Shirali also said she suspects she's a victim of a bait-and-switch, where an airline posts attractive fares and flights to draw customers and then switches the flights to less desirable ones — after customers have paid up.
"This seems to be a very — like a scamish kind of thing to do."
WestJet denies the accusation, saying it had to consolidate flights due to miscalculating future customer demand during a time of changing COVID-19 travel rules and guidance.
"We're trying to manage all of this planning more than three months in advance," Bartrem said. "Obviously, we don't always get it right."
After WestJet declared if was offering refunds to affected customers, CBC News received a new complaint from a customer who said he had been denied one.

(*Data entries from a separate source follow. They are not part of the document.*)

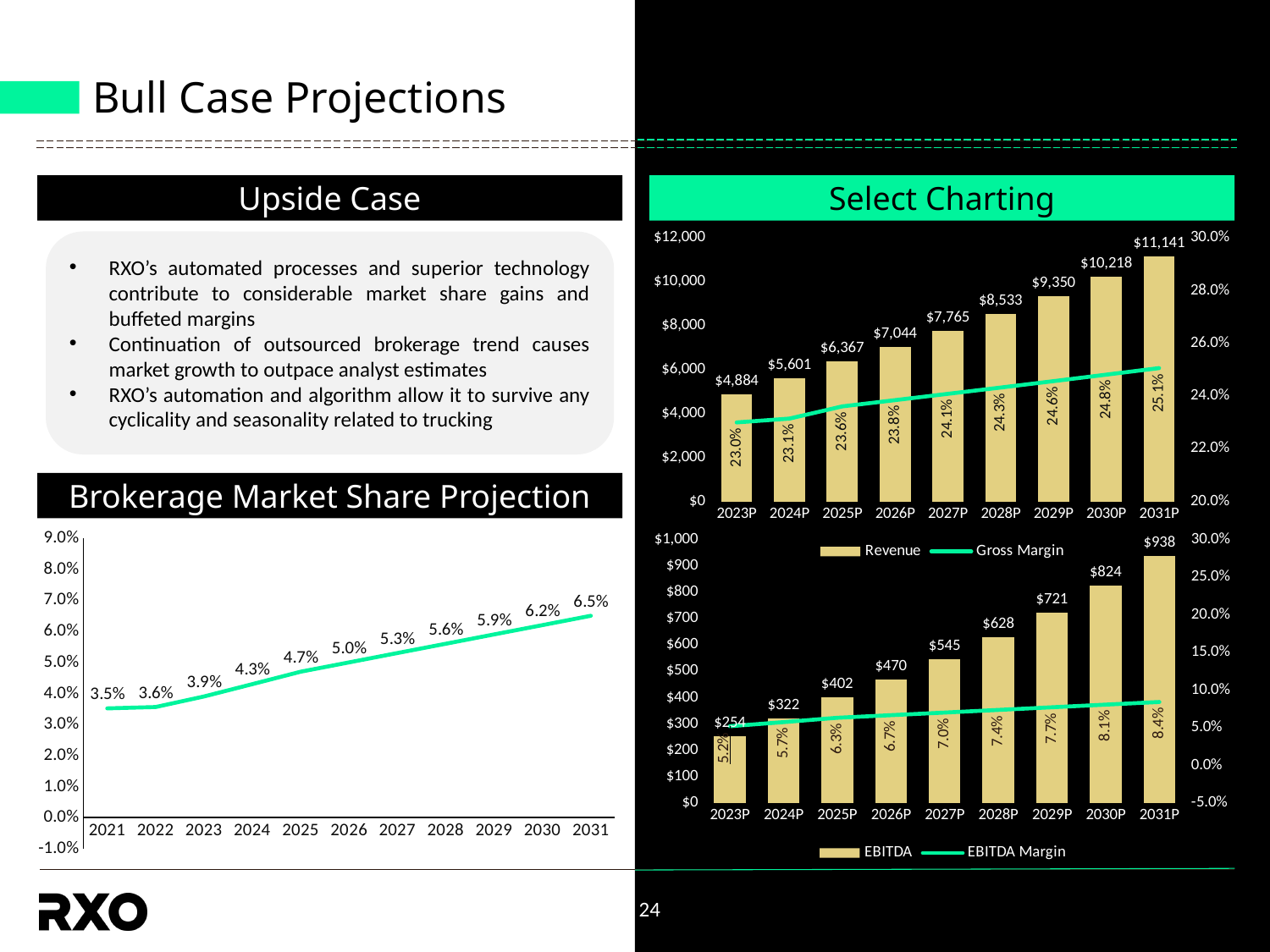
In the Brokerage Market Share Projection chart, what is the value for 2021? 3.5% In the Brokerage Market Share Projection chart, what type of chart is shown? line chart In the Revenue and Gross Margin chart (top right), what is the revenue for 2027P? $7,765 In the EBITDA and EBITDA Margin chart (bottom right), which year has the lowest EBITDA? 2023P In the Revenue and Gross Margin chart (top right), what is the difference in revenue between 2031P and 2023P? $6,257 In the Revenue and Gross Margin chart (top right), what is the gross margin for 2031P? 25.1% In the Brokerage Market Share Projection chart, how many years are plotted? 11 In the Brokerage Market Share Projection chart, what is the value for 2031? 6.5% In the Revenue and Gross Margin chart (top right), which series does the legend list? Revenue and Gross Margin In the EBITDA and EBITDA Margin chart (bottom right), what is the EBITDA for 2029P? $721 In the Brokerage Market Share Projection chart, do the values rise or fall from 2021 to 2031? rise In the EBITDA and EBITDA Margin chart (bottom right), what is the EBITDA margin for 2026P? 6.7%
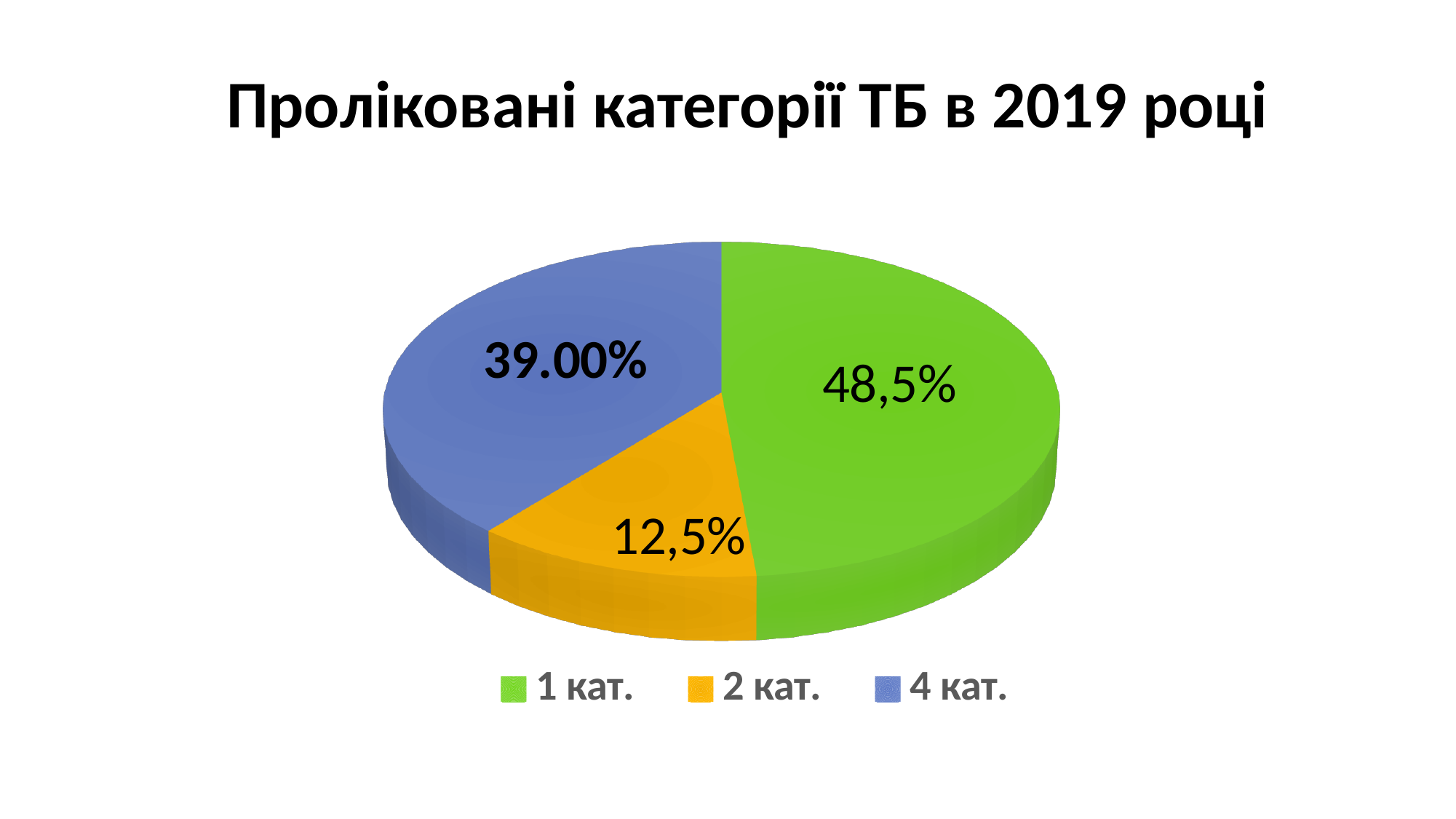
What colour is the slice for 4 кат.? blue What is the difference in percentage points between the 1 кат. slice and the 2 кат. slice? 36 percentage points Which category has the largest slice of the pie? 1 кат. Which is larger, the slice for 4 кат. or the slice for 2 кат.? 4 кат. Which category has the smallest slice of the pie? 2 кат. How many entries does the legend list? 3 What share of the pie does 4 кат. have? 39.00% How many slices does the pie chart have? 3 What kind of chart is shown on the slide? pie chart What is the title of the chart? Проліковані категорії ТБ в 2019 році What share of the pie does 1 кат. have? 48,5% What share of the pie does 2 кат. have? 12,5%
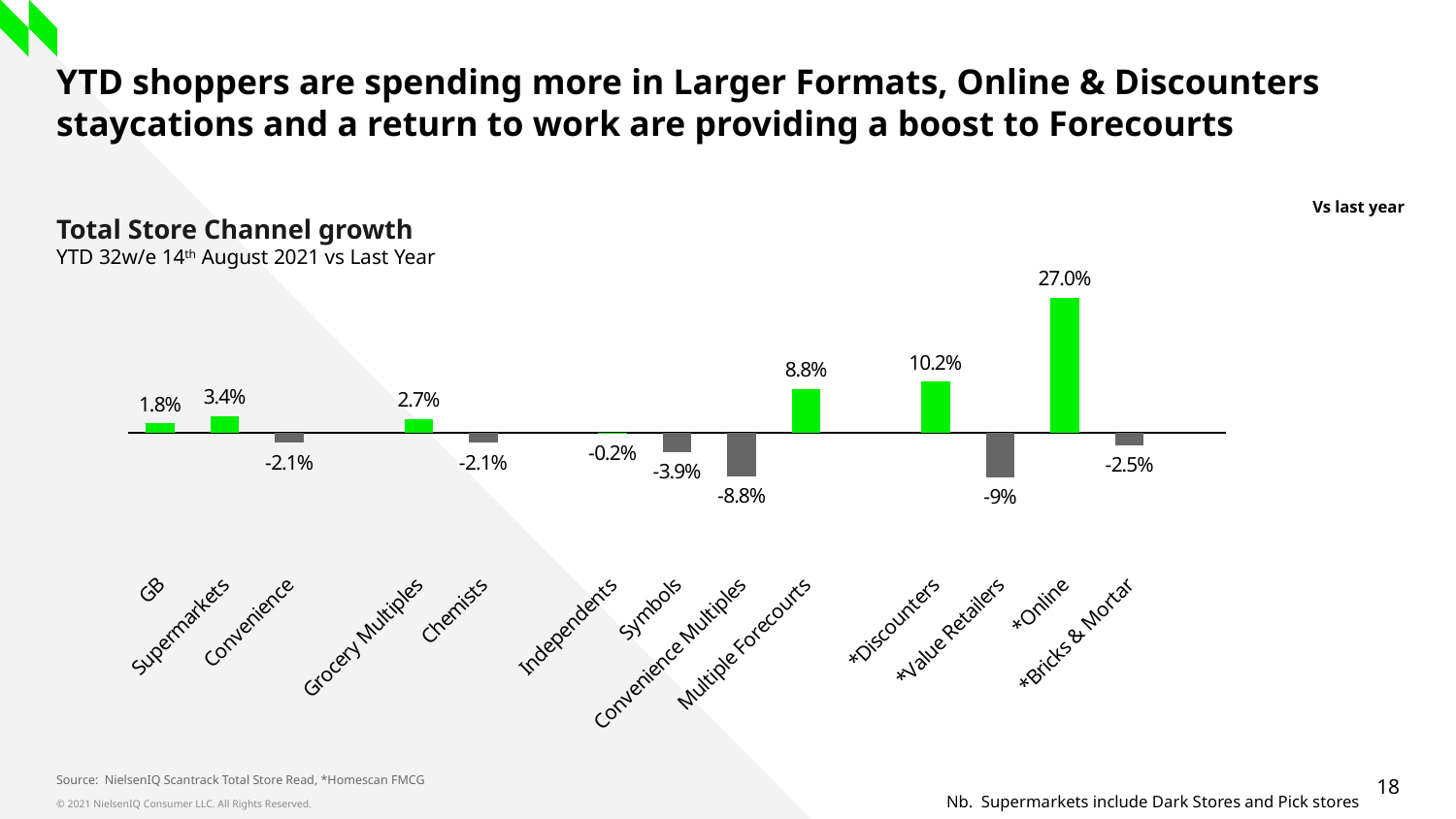
How many categories are shown on the chart? 13 Which is larger, the value for *Discounters or the value for Multiple Forecourts? *Discounters What is the value for *Online? 27.0% What is the difference between the values for Supermarkets and GB? 1.6 percentage points What is the value for *Discounters? 10.2% What is the title of the chart? Total Store Channel growth What is the value for Supermarkets? 3.4% What kind of chart is shown on the slide? Bar chart What is the difference between the values for *Online and *Discounters? 16.8 percentage points Which category has the highest value? *Online What is the value for Convenience Multiples? -8.8% Which category has the lowest value? *Value Retailers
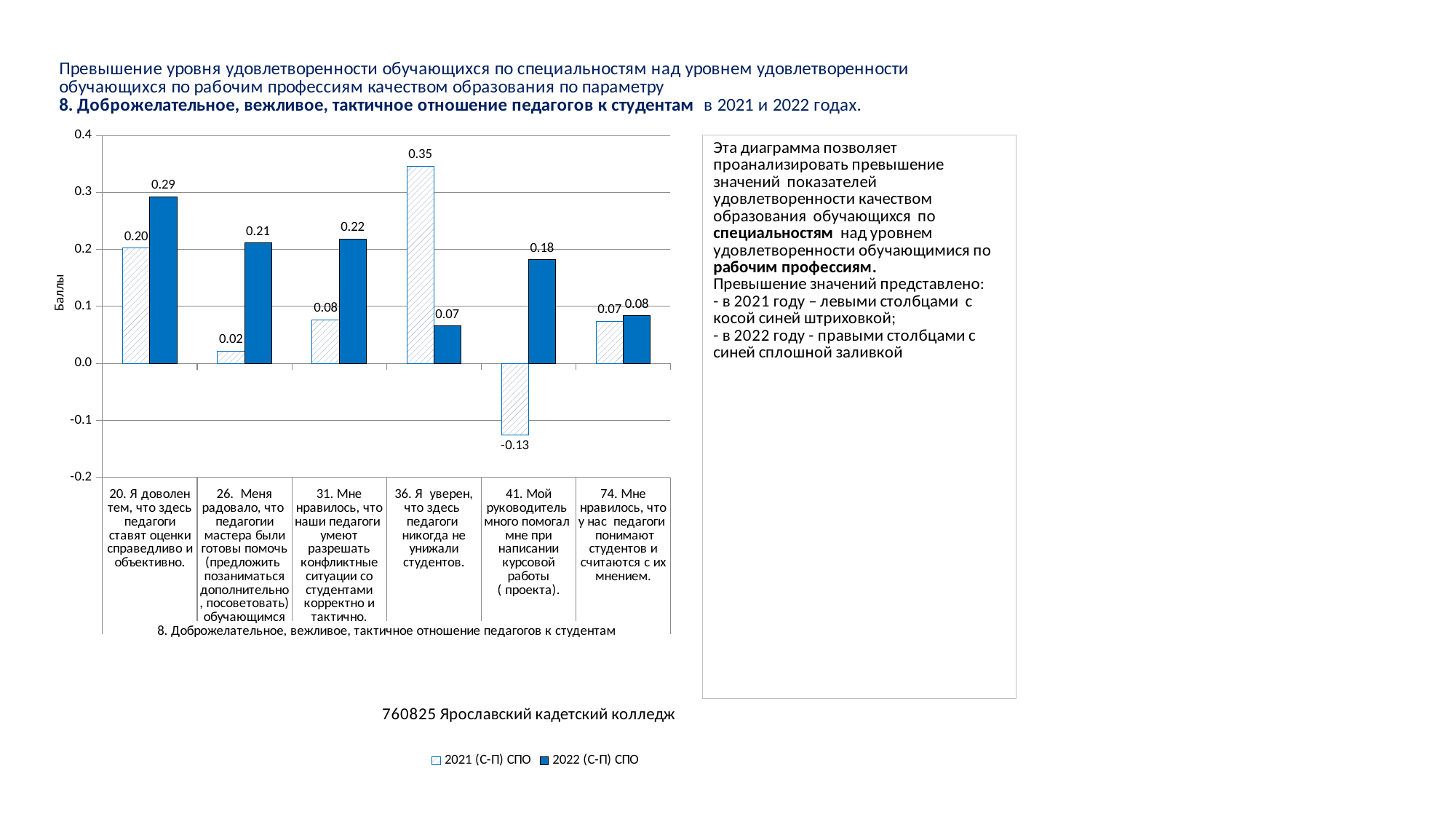
What is the label of the vertical axis of the chart? Баллы Which item has the highest value in the 2022 (С-П) СПО series? 20. Я доволен тем, что здесь педагоги ставят оценки справедливо и объективно. What is the value of the 2021 (С-П) СПО series for item 36 ("Я уверен, что здесь педагоги никогда не унижали студентов")? 0.35 What is the value of the 2021 (С-П) СПО series for item 41 ("Мой руководитель много помогал мне при написании курсовой работы")? -0.13 For item 36 ("Я уверен, что здесь педагоги никогда не унижали студентов"), which series has the larger value, 2021 (С-П) СПО or 2022 (С-П) СПО? 2021 (С-П) СПО What is the value of the 2022 (С-П) СПО series for item 20 ("Я доволен тем, что здесь педагоги ставят оценки справедливо и объективно")? 0.29 What type of chart is shown on the slide? Bar chart How many items (categories) are shown on the x axis of the chart? 6 How many series does the chart legend list? 2 Is the 2022 (С-П) СПО value for item 31 ("Мне нравилось, что наши педагоги умеют разрешать конфликтные ситуации") greater or less than 0.2? greater What is the difference between the 2022 and 2021 values for item 26 ("Меня радовало, что педагоги мастера были готовы помочь")? 0.19 Which item has the lowest value in the 2021 (С-П) СПО series? 41. Мой руководитель много помогал мне при написании курсовой работы (проекта).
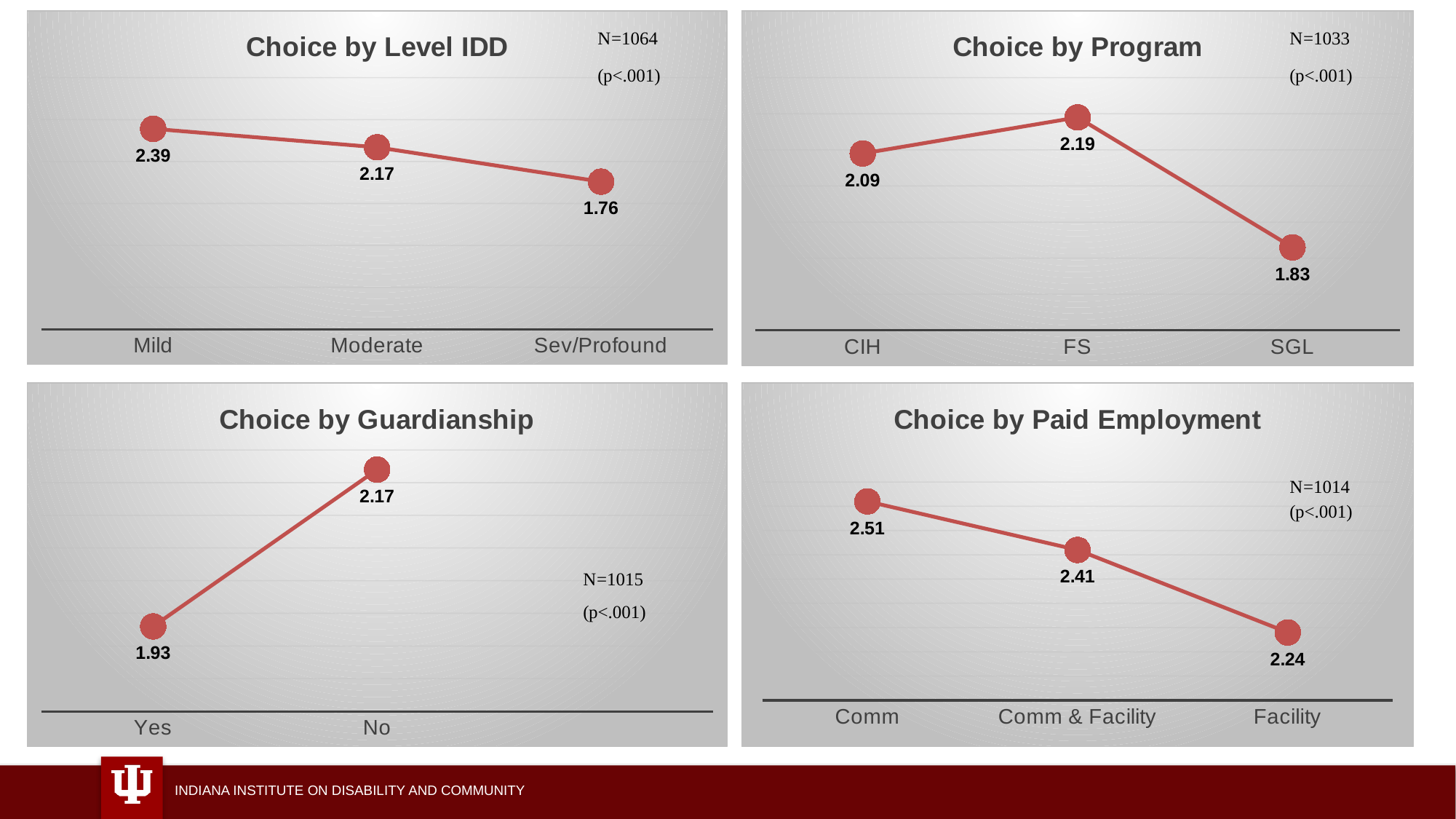
In the 'Choice by Level IDD' chart, what is the value for Moderate? 2.17 In the 'Choice by Program' chart, what is the value for CIH? 2.09 In the 'Choice by Paid Employment' chart, what is the value for Facility? 2.24 In the 'Choice by Program' chart, which category has the highest value? FS In the 'Choice by Paid Employment' chart, do the values rise or fall from Comm to Facility? fall In the 'Choice by Level IDD' chart, what is the difference between the values for Mild and Sev/Profound? 0.63 In the 'Choice by Paid Employment' chart, what is the difference between the values for Comm and Comm & Facility? 0.10 In the 'Choice by Guardianship' chart, what is the value for Yes? 1.93 What kind of chart is 'Choice by Level IDD'? line chart In the 'Choice by Program' chart, how many categories are plotted? 3 In the 'Choice by Guardianship' chart, which is larger, the value for Yes or the value for No? No In the 'Choice by Level IDD' chart, which category has the lowest value? Sev/Profound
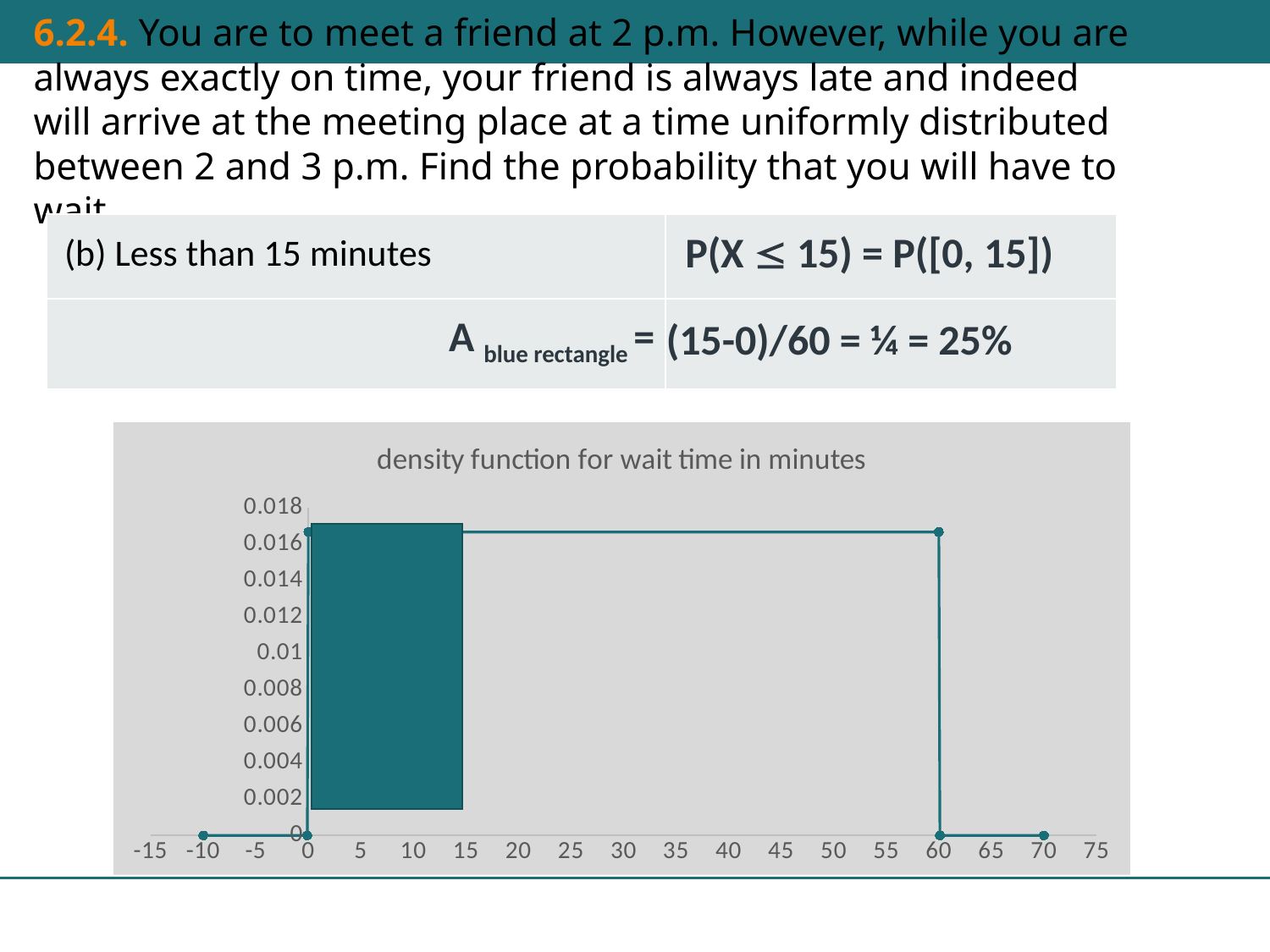
Does the density function rise or fall between x = 60 and x = 70? fall What is the lowest tick label shown on the x axis? -15 Between which two x values does the shaded rectangle extend? 0 and 15 Is the value of the density function at x = 30 greater or less than 0.018? less What kind of chart is shown on the slide? line chart Which is larger, the density value at x = 20 or at x = 65? x = 20 At which x value does the density function drop back to 0 on the right side? 60 What is the value of the density function at x = -10? 0 Is the value of the density function at x = 30 greater or less than 0.01? greater What is the title of the chart? density function for wait time in minutes What is the value of the density function at x = 70? 0 What is the highest tick label shown on the y axis? 0.018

Darryl Holden and his fiancée, Sabrina Nash, had booked a honeymoon trip to Orlando, Fla., in August but decided to cancel after WestJet changed their itinerary. The couple's rebooked flight from Victoria to Orlando now included an overnight stopover in Toronto, which meant they'd lose a day of their trip.
But when Holden requested a refund instead of a credit from WestJet on July 9, the airline turned him down. In an email, WestJet stated that although it was now offering refunds, he and Nash wouldn't get one because they had already accepted their rebooked flight. Holden insists they didn't.
"I think it's stonewalling," said Holden, who lives in Victoria. "It seems like they're doing everything in their power to keep us from getting a refund."
WestJet told CBC News that Holden's refund refusal was an error and that he and his fiancée would be issued one.